## TAREFAS
(a) Liste os tipos de violência usados no texto sobre violência política para classificar os casos, com o número de ocorrências de cada tipo.
(b) Prossiga o texto sobre violência política no Brasil a partir da última frase apresentada.

## TEXTO DE REFERÊNCIA
-.-.-
Dados do Observatório da Violência Política e Eleitoral, da Unirio, revelam que, de janeiro a 16 de setembro, foram registrados 455 casos de violência contra lideranças políticas no Brasil. No primeiro trimestre do ano, ocorreram 68 casos; no segundo, 155 e, no terceiro, 232 – o que demonstra a escalada de de ocorrências durante o período de campanha. Os casos citados acima são categorizados por tipos de violência: foram 94 casos de violência física, sendo 15 homicídios, 49 de violência psicológica, 19 de violência econômica e 11 simbólicas. Traçando um comparativo entre os primeiros três meses do ano e agora, o aumento percentual representa uma taxa de mais de 240%.
O cientista político Fernando Perlatto destaca que o tema da violência política não é uma novidade no cenário brasileiro. “Não podemos esquecer que nós somos um país no qual houve duas ditaduras ao longo do século XX”. Segundo Perlatto, as ditaduras deixaram legados significativos em nossa sociedade, e isso resultou em uma cultura política marcada pela violência e autoritarismo. “Essa violência é enraizada em nossa história, refletindo uma desvalorização dos direitos humanos, que ainda influencia a política atual”, acrescenta o pesquisador, que é diretor do Instituto de Ciências Humanas da UFJF.
-.-.-
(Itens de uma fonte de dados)
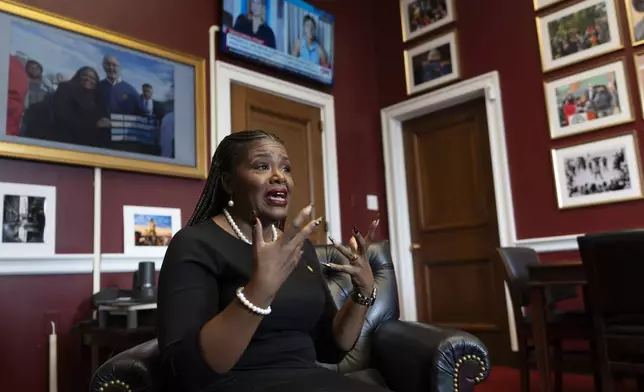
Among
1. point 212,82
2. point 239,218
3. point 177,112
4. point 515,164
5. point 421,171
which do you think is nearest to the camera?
point 239,218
-.-.-
## RESPOSTAS ESCRITAS
(a) Violência física: 94 casos; violência psicológica: 49 casos; violência econômica: 19 casos; violência simbólica: 11 casos.

(b)
Somado a essa herança, o cientista ainda explica que a internet, juntamente com a desinformação que circula nas mídias digitais, são fortes agravantes para aumentar as proporções desses discursos violentos. “ Hoje, há duas dimensões dentro das redes sociais que fortalecem esse cenário: a primeira é a dinâmica das bolhas, e a segunda tem relação com o engajamento”. Perlatto explica que as bolhas, onde as pessoas dialogam apenas com usuários com os quais elas compartilham afinidade política sem que haja diálogo com o contraditório, contribuem para que essas narrativas violentas se tornem ainda mais rígidas e intolerantes. “Por outro lado, existe também a dinâmica do algoritmo das redes, que engajam esse tipo de conteúdo de ofensa e violência”, acrescenta.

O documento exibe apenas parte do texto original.